What is being asked:
Return, unchanged, the part of the records that opens with the line containing "In the photo, which" and runs through the end of the records, including both ends.

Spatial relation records
....

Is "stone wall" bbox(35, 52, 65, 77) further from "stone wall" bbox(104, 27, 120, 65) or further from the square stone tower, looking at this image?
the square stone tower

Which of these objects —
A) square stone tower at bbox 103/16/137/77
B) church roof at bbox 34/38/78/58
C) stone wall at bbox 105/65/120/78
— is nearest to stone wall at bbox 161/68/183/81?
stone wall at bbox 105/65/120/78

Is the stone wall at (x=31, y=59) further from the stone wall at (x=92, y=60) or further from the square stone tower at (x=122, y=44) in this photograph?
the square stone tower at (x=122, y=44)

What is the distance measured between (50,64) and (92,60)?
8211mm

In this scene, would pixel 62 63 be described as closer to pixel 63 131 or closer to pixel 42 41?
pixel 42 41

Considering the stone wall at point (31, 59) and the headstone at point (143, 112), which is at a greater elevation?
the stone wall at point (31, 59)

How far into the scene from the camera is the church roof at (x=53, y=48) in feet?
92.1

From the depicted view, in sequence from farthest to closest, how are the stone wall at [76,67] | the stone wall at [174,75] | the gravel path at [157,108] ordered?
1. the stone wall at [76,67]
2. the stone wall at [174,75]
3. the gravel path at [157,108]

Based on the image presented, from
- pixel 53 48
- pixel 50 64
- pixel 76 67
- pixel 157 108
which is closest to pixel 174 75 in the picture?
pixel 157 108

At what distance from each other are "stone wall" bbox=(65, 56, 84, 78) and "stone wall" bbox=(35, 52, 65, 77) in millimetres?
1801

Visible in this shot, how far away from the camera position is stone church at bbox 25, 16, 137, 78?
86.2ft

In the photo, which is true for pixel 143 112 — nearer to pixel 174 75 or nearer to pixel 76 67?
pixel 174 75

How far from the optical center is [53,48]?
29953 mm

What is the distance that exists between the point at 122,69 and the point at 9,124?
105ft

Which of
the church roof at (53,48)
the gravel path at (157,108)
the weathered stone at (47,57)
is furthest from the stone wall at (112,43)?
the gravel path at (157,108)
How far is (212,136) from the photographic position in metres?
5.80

....

Solution for this problem:
In the photo, which is true for pixel 143 112 — nearer to pixel 174 75 or nearer to pixel 76 67?
pixel 174 75

How far from the optical center is [53,48]?
29953 mm

What is the distance that exists between the point at 122,69 and the point at 9,124?
105ft

Which of
the church roof at (53,48)
the gravel path at (157,108)
the weathered stone at (47,57)
is furthest from the stone wall at (112,43)?
the gravel path at (157,108)
How far is (212,136) from the photographic position in metres?
5.80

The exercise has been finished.